READING PASSAGE =
□ □ □ □
I was playing some piano music today, and saw that familiar notation “D.S. al Coda”. Although it was familiar, I didn’t actually know what it meant. I knew it had to do with going back and repeating some part of the music, but that detail of my piano education had withered long ago.

So I looked it up online, finding this great online music notation reference: Music Theory Online. Chapter 24 is Repeats, and told me what I needed to know. Acoustic Guitar also has a handy online lesson about notation. So: “D.S. al Coda” means go back to the percent-over-S sign, then play to the other plus-over-O sign, then play the coda (the end).

But when I looked at my sheet music with this new understanding, I saw some oddities: First, the percent-over-S sign was placed at the beginning of the piece, so why not use “D.C. al Coda”, which means go back to the beginning, and so on? And when I looked at the end of the piece, it seemed clear it could have been written more compactly without changing the music: the same measures were in the coda as in the normal repeat that was skipped.
□ □ □ □
RECORDS PROVIDED =
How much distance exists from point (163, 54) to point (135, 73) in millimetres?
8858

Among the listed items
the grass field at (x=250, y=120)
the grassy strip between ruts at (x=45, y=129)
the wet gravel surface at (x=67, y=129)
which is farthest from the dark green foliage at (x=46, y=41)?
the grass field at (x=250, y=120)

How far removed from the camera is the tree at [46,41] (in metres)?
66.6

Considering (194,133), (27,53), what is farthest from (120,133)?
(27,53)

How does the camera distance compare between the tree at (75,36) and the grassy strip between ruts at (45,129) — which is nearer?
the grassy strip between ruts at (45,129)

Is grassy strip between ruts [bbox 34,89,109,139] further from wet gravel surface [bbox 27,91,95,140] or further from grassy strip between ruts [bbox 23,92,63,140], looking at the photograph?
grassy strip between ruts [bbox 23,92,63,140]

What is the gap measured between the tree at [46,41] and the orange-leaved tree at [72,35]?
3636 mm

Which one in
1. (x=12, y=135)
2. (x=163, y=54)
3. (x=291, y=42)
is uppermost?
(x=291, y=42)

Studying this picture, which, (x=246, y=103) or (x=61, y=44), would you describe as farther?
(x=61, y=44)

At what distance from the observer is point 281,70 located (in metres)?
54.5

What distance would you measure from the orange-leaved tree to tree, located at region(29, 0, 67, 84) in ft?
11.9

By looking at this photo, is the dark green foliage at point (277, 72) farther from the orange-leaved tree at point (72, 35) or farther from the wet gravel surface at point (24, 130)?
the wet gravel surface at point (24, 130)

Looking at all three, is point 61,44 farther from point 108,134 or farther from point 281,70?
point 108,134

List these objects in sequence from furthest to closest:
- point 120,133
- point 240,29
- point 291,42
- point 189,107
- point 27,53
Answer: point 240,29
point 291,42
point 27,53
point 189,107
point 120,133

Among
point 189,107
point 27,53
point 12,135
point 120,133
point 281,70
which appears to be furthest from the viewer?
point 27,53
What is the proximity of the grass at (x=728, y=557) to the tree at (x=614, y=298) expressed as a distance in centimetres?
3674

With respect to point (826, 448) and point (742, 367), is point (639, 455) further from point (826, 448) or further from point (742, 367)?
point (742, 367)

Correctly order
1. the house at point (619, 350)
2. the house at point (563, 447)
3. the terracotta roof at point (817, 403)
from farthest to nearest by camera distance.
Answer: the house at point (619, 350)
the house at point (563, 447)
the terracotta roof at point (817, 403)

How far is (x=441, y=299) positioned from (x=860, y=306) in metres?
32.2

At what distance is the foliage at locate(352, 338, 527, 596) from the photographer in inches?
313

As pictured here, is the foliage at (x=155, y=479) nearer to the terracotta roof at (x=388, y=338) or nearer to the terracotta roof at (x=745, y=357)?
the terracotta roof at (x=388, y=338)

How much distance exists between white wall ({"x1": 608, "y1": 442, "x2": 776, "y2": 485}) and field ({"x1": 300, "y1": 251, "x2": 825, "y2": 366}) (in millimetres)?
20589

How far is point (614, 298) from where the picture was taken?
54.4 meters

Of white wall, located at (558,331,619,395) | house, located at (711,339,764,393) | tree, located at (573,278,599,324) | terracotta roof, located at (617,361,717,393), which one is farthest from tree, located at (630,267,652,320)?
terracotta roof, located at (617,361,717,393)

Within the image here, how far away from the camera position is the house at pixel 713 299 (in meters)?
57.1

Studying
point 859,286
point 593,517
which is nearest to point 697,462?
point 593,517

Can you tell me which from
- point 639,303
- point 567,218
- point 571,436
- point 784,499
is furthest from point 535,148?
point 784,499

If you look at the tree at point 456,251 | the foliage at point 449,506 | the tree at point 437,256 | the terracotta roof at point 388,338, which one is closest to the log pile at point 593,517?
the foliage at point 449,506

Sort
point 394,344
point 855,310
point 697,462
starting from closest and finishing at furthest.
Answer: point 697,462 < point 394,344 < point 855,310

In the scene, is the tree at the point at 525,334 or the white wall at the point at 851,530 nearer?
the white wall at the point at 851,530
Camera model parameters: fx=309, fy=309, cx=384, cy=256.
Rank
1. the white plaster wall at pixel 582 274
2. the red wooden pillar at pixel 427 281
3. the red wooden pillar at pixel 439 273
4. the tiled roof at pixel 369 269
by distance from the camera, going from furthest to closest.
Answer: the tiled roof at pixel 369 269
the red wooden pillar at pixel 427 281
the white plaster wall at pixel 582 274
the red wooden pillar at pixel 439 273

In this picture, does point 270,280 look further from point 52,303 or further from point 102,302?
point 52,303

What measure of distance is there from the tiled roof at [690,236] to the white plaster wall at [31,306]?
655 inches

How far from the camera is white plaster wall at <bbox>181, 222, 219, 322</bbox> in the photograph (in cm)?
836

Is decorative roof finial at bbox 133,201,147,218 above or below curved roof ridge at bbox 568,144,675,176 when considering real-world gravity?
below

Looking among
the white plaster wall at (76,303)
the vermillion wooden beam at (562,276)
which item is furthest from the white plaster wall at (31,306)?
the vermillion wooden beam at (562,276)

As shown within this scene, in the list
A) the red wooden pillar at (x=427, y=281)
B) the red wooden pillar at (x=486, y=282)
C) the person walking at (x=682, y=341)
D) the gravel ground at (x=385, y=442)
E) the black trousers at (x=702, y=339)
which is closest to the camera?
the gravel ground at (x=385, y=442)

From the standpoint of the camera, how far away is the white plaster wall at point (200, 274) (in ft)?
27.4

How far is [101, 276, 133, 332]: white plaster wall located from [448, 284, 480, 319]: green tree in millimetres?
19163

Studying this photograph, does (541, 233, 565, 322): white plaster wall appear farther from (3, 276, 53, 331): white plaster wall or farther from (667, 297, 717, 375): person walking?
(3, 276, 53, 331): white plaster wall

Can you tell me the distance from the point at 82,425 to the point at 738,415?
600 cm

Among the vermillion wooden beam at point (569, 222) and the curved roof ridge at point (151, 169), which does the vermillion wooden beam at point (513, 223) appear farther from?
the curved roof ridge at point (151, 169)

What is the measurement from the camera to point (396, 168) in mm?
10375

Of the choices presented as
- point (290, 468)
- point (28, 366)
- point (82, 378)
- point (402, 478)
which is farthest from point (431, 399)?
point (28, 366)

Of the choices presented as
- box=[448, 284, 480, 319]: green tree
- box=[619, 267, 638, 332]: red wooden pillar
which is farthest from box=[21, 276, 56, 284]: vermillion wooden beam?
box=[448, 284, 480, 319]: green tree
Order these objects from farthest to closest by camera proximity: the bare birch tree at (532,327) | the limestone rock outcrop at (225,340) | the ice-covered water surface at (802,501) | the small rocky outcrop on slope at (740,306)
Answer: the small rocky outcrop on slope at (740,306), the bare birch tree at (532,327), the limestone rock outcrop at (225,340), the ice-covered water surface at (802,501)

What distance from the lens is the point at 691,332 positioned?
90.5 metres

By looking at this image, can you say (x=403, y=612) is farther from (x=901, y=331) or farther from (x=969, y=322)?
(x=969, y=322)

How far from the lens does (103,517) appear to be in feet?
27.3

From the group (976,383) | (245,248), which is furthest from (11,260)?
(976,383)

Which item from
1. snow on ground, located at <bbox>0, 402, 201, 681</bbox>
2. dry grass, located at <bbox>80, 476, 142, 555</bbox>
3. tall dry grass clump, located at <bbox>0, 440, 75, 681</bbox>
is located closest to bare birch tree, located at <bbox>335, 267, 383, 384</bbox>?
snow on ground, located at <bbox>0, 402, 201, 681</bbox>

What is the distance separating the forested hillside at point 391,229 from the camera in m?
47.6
□ □ □ □
PROMPT 1 =
Answer these from the passage about "D.S. al Coda":
(a) Which chapter of Music Theory Online covers repeats?
(b) What does "D.C. al Coda" mean?
(c) Where in the sheet music was the percent-over-S sign placed?
PROMPT 2 = Please continue the passage about "D.S. al Coda" from the point where it ends.
The material is separate from the passage about "D.S. al Coda".

ANSWER 1 =
(a) Chapter 24.
(b) Go back to the beginning, and so on.
(c) At the beginning of the piece.

ANSWER 2 =
I guess music can be refactored just as code can. What I saw in the music were duplicate lines of code that could have been eliminated by rewriting the loops with different termination conditions! Fascinating.

BTW: Back in March, I asked about MIDI-to-notation converters. I really appreciate the shorthands of music notation after looking at the output of these programs. All the loops have been unrolled, all the trills, grace notes, and arpeggios have been literalized, and so on. A simple three-page song becomes a twelve-page mess of mind-numbing repetitive scribbles.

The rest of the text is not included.